Mother Teresa reached the Unitative Way, I have no doubt. As a much lesser mortal, I see myself in need of constant redemption and repair. A wanderer, so to speak, who knows deep down what he must do and the road he must follow, but who is often distracted into taking side roads. These eventually lead back to the main path, but what an exhausting waste of time, energy and emotional reserves this taking of spinoff routes that bob and weave and go nowhere in and of themselves. The important thing is to keep struggling. Maintain hope. Hold onto your core values and beliefs.
- In this clipping file there are also two articles on the great French 19th century caricaturist and artist Honore Daumier, an exhibit of whose work I saw in Washington in the fall of 1979. As a cartoonist he skewered the middle class follies he observed all around him, but he did so with great dollops of humor and affection for the subjects of his lithographs. He had a genius for expressing emotion, attitudes, gestures, the human form and movement. I remember in college when I first studied his work, how I marveled at what I saw (See Honore Daumier: Selected Works, edited by Bruce and Seena Harris). What a discovery! Interest in his work has remained strong ever since. It is continually fresh and revealing.
- A Meditation on Aging by Father Robert Griffin, who was a writer I greatly admired those many years ago. He wrote: "All you need for contentment is the comfort of a good book, a good drink, and a fine meal; a splendid conversation with a friend; peace at day's end from your prayers well said."
- A picture of a solitary youth gazing across the water that fills an abandoned rock quarry near Jacksonville, N.C.
- An article about, and photographs by, one of the great Farm Security Administration (FSA) documentary photographers during the Depression years of the 1930s, John Vachon.
- An advertisement for the movie, "Breaking Away," that thought-provoking, good-feeling film from 1979 that had such an impact on me following a turbulent period in my life. I can't explain to anyone why I never fail to look at it again when it comes on TV (most recently on Bravo). It's the only movie I ever saw where a theater manager give a money-back guarantee. I'll write more on this in a later entry.
- Part 1 of "Down and Out", the Washington Post series in 1980 about the homeless in the nation's capital. The first article was entitled, "Exploring the World of the Urban Derelict." This whole series was an extraordinary piece of journalism which had a lasting impact on me, morbidly fascinated as I've been all my life by the phenomenon of urban homelessness. The stories were experienced and written by Neil Henry.
- A portfolio of works by the photographers Bruce Davidson and an article by Julia Scully and Andy Grundber, "Currents: American Photography Today." The first page featured photographs by William Eggleston (more on him later), Joel Meyerowitz, and Joe Maloney.

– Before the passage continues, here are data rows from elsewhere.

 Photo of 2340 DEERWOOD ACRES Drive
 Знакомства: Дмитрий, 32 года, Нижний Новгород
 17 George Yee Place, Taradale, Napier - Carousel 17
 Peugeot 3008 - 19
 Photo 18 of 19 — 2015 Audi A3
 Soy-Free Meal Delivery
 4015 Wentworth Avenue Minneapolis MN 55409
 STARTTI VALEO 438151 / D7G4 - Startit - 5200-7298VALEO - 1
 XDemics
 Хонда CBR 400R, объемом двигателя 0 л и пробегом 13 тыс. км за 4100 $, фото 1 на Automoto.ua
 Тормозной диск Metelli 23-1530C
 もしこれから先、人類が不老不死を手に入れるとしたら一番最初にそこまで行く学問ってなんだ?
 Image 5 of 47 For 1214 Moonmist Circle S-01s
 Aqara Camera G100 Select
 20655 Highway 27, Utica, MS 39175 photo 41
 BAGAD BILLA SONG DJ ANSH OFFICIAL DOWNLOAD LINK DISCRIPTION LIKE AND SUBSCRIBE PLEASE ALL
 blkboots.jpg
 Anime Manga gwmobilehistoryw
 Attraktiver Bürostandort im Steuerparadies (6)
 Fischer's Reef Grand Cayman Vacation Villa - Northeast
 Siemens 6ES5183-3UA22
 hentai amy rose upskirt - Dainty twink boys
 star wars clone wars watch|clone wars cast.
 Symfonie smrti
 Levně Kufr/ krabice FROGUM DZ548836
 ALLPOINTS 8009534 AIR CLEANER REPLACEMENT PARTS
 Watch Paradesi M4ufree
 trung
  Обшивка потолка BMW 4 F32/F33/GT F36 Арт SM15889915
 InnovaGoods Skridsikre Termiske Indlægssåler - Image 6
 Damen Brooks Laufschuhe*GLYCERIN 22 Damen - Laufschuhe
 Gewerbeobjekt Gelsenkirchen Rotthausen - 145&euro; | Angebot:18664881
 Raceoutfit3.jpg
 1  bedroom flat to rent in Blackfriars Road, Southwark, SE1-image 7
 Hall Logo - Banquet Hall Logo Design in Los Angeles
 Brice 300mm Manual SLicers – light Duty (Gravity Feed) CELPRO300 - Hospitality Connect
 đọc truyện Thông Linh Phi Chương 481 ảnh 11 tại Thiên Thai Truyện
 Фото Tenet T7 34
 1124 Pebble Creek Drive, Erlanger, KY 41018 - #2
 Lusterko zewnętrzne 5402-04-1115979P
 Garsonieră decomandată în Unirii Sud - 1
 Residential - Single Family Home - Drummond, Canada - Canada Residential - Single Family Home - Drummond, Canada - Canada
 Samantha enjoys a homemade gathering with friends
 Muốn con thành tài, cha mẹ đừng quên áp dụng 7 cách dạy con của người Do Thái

- A photograph of two people tubing lazily down the Edisto River in the summer of 1983, the year before I began my series of trips around the country.
- Articles: "Behind the Demise of Family Newspapers" (U.S. News and World Report, 2/11/85), and "The Great School Reform Hoax: What's Really Needed to Improve Public Education?" in the April 1984 issue of Esquire magazine in the days when it was still readable.
It intrigues me a great deal that I can go back to these old clippings files and find that I'm still interested in the subject matter and in reading them again. Reminders of who I was and who I am.